Ya no reconocemos a los sindicalistas, que ya no tienen por guerra, por catedral o por casa la cama de chispas de la fábrica, la viruta del trabajo, sino que sólo son funcionarios de sus barbas, oficinistas del paro y fogoneros de los partidos. Eran otros aquellos sindicalistas con metal en los dedos, con la mina en el gaznate, con el trapo de grasa en el bolsillo como la flor del señorito dada la vuelta, con un dandismo o antidandismo de clase. En su discurso todavía se podía sentir el ruido del torno que acababan de dejar, o el abombamiento saludable, altivo y familiar de una caldera, esa preñez obrera de la máquina como la de una mujer pobre. Ahora, esos sindicalistas parecen sólo personajes de cine mudo, como un policía de Charlot.

El sindicalista era un trabajador para su clase, no lo que es ahora, lo contrario, una clase entre los trabajadores. El sindicalista era la rebeldía de la dignidad contra el negocio, no como en estos tiempos, un digno negocio alrededor de la rebeldía. Sindicalistas hundidos en skay, liberados haciendo una guerra holgazana, gordos disfrazados de leñadores sin ganas, revolucionarios que aparcan la revolución por un dinero lotero de subvenciones y cursillos, el obrerismo dormido en el carpeteo, los acuerdos de concertación como un prorrateo de dividendos en un ambiente de lonja.

El sindicalista era la rebeldía de la dignidad contra el negocio, no como en estos tiempos, un digno negocio alrededor de la rebeldía

Lo que distingue en un principio al movimiento sindical es precisamente la defensa de los trabajadores más allá de objetivos políticos generales. Frente al sindicalista estaba el patrón, el capital no como abstracción sino como un señor de domingo, igual de cercano, concreto y poderoso que su maquinaria. Contra el patrón se levantaba, al patrón se dirigía, eran su carbón y sus sirenas los que se paraban o incendiaban, como eran el sueño y el hambre del sindicalista los que iban de frente, primero. Ahora, los sindicalistas sólo se tratan con los políticos, a los que se acercan como a vender o a cobrar cupones, igual que diteros. Ahora, son incluso sucursales de partidos y gobiernos, sus tapaderas en el tajo, meros infiltrados con mono y linterna, dedicados a soliviantar o a apaciguar a la tropa, según toque. Ahora, son el sueño y el hambre de otros, de trabajadores con miedo, de parados sin esperanza, de jubilados desperezados o de cachorros del propio sindicalismo, los que hacen calle y guardia, a los que mandan por delante, y ya no con un fondo de cisco, sino de ministerios y televisiones.
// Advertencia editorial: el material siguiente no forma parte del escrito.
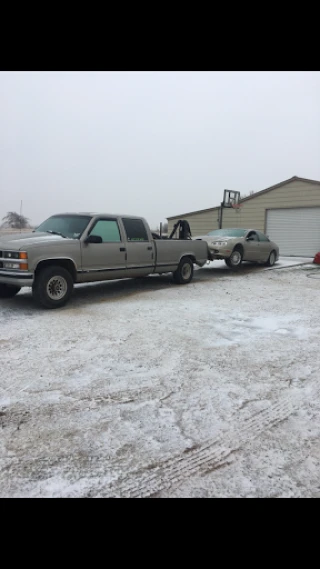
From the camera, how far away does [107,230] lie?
7.64 meters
Los sindicatos, con su conciencia de clase como una fiambrera olvidada, han abandonado su esencia, su origen y su encomienda para dedicarse a una especie de negocio del pastoreo de la gente que se paga muy bien. Más que nada, los grandes, UGT y CCOO (a los otros se les llama “independientes” por algo). Estos sindicatos ya son como otras compañías capitalistas, con sus jefecillos acomodados y sus explotados y sus intereses y su hipocresía y sus chanchullos con el dinero y el poder político, como petroleras de la propia historia.

Todo negocio tiene que manejar el terreno que le toca, y así, incluso en lo más cruel y ridículo de la crisis, con Zapatero abriendo y cerrando zanjas keynesianas como cremalleras y el paro aumentando por millones, el sindicalismo supo protestar lo justo para callarse después, tras unas concesiones que en nada mejoraron nuestras perspectivas pero sí sus ingresos. Así, por ejemplo en Andalucía, a pesar de un desempleo como una tiña eterna, los sindicatos se pasean en calesa con la Junta, y han tragado con y de los ERE, y con y de desastres industriales como Delphi y sus cursos de risa. Y así, igualmente, en Cataluña han acabado adaptándose a la episteme independentista, en la que han visto no una ideología afín, sino esa gran comodidad de tratar con un poder arraigado y generoso que encima está de zafarrancho. Sí, el motor de la izquierda rendido al pujolismo sociológico, qué ironía.

El sindicalismo fue como el metal propio forjado por la izquierda contra el peso y la crueldad del dinero puro. Su lucha de dignidad y tizne, incluso cuando levantarse contra ese dinero era ya en sí delito, nos trajo derechos y avances más allá de la economía y las ideologías. Aunque no hay que irse al novecentismo para ponerse nostálgico ni purista, basta recordar a Nicolás Redondo o a Marcelino Camacho. Ellos parecen héroes de la cosmonáutica obrera al lado de los sindicalistas de ahora, que son como unos descendientes desevolucionados, como primos koalas agarrados a sus chimeneas y sus siglas.